◆ **Your goal**:
The required result is a copy of each line below in which "entities" appears.

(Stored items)
--*--

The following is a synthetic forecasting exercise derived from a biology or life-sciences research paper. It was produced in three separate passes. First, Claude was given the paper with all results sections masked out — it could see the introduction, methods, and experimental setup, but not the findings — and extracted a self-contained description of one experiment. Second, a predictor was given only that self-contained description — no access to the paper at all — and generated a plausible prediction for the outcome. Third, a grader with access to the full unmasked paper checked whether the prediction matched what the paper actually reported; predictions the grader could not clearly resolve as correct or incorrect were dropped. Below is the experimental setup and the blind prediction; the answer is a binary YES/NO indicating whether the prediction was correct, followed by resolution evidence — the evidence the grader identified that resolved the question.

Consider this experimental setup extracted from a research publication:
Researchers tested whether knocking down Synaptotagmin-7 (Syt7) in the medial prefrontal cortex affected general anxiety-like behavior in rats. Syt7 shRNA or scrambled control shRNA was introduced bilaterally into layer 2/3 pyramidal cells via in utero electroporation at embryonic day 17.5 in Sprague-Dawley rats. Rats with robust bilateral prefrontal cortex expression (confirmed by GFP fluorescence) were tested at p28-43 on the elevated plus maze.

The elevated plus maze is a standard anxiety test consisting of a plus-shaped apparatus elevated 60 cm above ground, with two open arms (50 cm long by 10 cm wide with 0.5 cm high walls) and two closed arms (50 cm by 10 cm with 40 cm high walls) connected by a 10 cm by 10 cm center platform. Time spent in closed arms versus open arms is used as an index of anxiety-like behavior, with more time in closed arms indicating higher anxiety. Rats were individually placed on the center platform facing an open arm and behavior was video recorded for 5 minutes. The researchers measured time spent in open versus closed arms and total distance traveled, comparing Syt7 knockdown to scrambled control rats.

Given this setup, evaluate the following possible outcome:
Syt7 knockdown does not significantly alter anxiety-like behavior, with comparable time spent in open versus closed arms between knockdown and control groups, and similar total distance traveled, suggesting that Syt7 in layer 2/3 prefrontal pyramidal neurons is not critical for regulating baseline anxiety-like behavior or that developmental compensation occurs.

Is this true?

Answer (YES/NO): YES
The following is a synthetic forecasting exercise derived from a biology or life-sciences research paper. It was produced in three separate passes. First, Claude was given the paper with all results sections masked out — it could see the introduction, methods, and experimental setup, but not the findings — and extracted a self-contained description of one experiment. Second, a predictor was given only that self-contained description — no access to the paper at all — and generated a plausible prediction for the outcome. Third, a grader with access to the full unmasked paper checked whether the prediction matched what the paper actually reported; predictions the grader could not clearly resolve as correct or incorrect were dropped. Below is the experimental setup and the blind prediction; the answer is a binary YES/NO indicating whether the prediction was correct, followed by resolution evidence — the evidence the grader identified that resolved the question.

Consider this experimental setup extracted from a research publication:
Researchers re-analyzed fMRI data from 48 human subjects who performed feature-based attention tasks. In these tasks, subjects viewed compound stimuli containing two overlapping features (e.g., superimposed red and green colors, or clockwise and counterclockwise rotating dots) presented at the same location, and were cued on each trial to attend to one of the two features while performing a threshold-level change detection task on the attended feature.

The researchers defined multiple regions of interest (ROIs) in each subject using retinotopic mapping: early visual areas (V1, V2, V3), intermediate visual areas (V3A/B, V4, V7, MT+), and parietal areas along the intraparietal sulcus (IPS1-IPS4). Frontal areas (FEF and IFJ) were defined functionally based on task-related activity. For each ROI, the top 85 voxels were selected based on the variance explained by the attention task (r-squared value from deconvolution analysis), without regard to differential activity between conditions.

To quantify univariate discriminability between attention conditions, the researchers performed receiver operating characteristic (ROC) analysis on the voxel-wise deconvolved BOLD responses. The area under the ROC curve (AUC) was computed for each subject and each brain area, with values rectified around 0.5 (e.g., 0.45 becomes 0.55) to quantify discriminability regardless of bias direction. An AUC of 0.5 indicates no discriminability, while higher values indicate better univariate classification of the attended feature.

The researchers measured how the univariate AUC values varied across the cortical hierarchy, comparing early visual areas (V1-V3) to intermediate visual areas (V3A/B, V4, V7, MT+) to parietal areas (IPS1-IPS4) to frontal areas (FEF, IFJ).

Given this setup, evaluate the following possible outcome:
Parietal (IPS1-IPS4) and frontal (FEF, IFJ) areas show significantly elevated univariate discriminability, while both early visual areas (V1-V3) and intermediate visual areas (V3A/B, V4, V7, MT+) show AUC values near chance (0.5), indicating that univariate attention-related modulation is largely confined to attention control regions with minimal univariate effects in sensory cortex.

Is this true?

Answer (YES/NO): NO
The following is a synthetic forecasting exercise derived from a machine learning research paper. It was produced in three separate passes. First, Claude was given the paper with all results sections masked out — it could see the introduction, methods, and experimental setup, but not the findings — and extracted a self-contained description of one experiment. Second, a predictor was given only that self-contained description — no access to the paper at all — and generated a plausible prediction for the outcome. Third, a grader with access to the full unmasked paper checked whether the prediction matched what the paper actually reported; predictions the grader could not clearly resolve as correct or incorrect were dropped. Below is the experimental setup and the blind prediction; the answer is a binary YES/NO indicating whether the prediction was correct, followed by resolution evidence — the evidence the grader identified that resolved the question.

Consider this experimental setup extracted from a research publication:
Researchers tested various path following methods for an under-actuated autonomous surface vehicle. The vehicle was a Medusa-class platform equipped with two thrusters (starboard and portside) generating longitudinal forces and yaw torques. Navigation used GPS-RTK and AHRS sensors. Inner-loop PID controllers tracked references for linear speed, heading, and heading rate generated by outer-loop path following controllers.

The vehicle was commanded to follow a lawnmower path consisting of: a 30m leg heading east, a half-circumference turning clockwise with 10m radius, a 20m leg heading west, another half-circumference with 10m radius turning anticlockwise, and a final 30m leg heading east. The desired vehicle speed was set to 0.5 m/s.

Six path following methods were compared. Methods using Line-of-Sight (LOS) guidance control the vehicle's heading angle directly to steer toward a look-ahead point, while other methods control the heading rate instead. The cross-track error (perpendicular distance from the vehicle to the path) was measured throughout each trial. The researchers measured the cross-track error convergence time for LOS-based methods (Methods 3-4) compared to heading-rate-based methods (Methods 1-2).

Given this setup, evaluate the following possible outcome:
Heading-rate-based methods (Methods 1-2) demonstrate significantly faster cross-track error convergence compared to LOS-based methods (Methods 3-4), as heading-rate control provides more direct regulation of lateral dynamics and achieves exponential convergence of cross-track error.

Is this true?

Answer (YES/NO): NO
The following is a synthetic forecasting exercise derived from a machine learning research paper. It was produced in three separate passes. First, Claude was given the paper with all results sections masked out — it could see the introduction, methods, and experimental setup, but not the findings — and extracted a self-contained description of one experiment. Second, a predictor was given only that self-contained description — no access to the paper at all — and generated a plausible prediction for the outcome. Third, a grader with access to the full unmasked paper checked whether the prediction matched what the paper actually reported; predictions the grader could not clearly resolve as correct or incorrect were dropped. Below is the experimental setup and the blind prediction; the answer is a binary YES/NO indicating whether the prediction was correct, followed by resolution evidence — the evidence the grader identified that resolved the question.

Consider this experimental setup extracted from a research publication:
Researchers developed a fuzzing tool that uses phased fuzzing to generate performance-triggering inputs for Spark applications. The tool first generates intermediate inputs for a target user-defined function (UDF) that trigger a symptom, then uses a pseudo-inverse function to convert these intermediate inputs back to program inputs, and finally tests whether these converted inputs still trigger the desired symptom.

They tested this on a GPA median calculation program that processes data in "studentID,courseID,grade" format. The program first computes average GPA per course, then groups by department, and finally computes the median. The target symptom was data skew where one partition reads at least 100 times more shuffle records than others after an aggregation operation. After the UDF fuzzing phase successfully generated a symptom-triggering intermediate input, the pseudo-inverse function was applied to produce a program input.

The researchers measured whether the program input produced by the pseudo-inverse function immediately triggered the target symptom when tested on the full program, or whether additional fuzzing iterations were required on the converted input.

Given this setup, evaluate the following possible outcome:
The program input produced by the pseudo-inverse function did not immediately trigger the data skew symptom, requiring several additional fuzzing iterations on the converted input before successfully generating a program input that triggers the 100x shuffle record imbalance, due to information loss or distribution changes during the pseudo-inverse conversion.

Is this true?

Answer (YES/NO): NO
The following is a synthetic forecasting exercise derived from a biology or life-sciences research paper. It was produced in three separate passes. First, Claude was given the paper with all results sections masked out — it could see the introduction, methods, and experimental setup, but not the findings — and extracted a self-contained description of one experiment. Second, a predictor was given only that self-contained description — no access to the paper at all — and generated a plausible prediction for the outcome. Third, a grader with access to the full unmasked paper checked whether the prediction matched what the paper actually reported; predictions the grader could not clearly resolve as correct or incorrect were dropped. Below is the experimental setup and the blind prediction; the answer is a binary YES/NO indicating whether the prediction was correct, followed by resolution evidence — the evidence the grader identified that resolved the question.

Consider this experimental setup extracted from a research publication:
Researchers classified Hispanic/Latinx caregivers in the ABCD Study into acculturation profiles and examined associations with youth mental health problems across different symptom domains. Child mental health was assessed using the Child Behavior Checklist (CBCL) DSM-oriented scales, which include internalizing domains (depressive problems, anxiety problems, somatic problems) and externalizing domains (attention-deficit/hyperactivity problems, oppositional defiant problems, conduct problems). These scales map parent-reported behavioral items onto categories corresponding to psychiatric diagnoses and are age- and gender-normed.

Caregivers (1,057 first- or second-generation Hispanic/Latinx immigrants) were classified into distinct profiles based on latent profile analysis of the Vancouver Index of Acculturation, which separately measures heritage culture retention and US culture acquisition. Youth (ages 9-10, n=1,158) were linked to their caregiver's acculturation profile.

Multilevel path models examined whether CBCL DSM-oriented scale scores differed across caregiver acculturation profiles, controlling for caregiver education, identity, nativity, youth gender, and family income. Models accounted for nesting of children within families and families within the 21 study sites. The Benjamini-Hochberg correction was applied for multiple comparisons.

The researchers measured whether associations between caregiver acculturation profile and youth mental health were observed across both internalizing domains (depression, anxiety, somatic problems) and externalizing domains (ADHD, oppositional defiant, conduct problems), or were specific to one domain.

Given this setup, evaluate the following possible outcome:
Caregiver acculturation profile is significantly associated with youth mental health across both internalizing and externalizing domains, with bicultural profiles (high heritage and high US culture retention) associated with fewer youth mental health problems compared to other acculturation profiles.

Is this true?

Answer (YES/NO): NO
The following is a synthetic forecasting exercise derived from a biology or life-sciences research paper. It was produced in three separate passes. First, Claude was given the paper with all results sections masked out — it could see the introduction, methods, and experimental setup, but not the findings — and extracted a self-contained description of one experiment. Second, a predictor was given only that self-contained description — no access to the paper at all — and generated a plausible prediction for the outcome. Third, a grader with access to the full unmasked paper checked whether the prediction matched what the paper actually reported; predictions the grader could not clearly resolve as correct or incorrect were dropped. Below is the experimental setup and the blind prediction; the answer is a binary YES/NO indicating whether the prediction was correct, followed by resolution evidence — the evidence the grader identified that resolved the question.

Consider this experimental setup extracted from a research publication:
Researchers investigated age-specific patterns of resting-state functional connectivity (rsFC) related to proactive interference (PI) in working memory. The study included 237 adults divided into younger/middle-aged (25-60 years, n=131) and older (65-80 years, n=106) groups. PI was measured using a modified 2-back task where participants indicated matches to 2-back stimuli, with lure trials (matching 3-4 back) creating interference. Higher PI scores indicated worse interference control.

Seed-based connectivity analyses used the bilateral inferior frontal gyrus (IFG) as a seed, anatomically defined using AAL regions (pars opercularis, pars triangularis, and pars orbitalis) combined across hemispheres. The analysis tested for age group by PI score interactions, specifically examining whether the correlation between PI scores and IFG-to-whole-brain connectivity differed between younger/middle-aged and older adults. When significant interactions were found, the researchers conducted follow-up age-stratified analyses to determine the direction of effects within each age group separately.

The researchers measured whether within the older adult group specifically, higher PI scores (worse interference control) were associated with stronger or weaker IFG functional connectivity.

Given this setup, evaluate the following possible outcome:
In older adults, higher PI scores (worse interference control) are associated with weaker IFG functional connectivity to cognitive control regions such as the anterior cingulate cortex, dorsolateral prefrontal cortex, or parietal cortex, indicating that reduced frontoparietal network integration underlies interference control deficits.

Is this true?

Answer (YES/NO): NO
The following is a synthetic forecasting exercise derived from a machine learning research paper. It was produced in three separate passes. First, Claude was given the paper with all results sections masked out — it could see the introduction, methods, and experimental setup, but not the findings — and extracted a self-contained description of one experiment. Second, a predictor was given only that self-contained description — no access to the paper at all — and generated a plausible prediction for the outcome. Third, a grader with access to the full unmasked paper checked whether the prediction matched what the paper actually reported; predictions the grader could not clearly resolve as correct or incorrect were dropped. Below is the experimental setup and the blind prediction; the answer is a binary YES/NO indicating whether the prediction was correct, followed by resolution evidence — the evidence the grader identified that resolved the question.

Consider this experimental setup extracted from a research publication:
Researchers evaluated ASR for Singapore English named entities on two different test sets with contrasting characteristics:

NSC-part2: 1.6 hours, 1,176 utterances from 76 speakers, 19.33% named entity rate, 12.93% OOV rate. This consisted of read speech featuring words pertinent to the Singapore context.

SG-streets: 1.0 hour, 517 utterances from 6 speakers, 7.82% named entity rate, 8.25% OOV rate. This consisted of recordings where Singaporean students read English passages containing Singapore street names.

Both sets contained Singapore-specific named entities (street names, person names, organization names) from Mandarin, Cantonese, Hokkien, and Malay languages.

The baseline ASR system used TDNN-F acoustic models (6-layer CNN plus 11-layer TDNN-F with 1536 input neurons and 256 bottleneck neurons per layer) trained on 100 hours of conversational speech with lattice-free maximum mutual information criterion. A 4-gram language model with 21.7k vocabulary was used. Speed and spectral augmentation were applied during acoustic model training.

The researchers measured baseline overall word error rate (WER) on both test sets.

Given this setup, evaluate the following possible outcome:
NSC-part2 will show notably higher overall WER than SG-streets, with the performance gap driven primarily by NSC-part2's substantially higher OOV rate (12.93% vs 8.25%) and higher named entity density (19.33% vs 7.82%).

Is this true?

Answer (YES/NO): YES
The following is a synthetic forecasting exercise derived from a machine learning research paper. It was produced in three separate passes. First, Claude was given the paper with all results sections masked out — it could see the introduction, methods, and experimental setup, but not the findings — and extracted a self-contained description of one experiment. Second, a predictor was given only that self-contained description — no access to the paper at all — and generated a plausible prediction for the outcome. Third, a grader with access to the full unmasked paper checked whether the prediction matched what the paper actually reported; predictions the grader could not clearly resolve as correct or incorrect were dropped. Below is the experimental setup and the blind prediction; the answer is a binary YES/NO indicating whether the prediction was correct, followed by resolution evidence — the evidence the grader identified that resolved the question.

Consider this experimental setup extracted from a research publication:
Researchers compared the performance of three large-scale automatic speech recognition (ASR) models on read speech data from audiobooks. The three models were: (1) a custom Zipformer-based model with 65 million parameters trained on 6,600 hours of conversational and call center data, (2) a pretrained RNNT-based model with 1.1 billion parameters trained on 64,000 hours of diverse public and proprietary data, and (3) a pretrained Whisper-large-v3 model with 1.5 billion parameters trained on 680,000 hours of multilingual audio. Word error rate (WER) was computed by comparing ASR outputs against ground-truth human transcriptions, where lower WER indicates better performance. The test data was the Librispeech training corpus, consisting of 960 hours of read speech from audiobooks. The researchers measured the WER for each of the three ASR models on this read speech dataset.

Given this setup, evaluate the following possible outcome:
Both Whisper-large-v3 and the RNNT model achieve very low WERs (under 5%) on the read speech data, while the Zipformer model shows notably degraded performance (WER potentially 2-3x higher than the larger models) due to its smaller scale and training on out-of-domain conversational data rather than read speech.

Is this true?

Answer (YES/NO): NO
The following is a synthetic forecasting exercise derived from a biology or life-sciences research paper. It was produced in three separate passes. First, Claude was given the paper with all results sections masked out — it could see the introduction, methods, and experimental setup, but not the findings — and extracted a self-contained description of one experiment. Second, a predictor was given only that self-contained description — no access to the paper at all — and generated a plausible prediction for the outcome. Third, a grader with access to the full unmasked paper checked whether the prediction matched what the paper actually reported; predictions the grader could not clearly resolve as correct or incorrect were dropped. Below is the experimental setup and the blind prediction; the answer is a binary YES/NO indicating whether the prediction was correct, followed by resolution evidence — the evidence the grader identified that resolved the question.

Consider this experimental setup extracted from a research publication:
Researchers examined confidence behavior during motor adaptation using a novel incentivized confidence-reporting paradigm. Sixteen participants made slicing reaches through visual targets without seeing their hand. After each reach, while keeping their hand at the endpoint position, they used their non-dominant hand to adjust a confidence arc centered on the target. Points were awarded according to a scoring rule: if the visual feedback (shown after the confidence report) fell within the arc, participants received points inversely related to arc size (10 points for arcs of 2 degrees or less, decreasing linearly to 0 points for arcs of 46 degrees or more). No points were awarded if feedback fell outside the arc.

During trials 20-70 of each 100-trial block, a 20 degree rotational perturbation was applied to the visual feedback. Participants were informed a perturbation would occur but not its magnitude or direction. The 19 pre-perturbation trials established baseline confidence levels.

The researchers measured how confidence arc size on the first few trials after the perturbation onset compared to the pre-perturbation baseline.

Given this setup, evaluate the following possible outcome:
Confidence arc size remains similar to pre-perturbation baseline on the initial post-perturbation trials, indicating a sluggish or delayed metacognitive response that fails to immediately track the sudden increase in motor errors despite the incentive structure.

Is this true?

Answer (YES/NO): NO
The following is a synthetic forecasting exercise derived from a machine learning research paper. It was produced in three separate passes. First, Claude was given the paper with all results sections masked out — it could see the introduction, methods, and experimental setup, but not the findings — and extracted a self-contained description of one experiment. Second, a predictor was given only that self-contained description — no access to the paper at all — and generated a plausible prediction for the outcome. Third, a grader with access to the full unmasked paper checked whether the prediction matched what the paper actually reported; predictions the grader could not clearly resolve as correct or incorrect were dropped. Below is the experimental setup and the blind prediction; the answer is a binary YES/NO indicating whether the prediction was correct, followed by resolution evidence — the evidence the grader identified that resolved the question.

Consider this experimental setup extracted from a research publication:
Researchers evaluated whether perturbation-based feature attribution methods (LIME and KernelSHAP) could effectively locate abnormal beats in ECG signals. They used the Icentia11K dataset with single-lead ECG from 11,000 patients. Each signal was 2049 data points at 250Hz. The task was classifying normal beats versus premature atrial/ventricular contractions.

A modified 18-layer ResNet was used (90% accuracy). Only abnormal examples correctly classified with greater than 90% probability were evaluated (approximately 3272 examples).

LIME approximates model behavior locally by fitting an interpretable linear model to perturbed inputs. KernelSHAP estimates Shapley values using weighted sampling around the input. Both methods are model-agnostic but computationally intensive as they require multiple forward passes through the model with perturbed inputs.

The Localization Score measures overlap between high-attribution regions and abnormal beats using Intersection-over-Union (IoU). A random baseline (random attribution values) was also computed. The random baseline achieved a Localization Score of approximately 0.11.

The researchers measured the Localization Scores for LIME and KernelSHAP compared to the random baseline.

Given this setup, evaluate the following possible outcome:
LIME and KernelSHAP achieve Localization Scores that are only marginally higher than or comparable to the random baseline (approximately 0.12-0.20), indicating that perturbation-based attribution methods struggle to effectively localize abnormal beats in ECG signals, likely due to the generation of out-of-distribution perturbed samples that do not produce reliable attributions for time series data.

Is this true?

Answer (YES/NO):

--*--

◆ **Completed exercise**:
Researchers evaluated ASR for Singapore English named entities on two different test sets with contrasting characteristics:
Both sets contained Singapore-specific named entities (street names, person names, organization names) from Mandarin, Cantonese, Hokkien, and Malay languages.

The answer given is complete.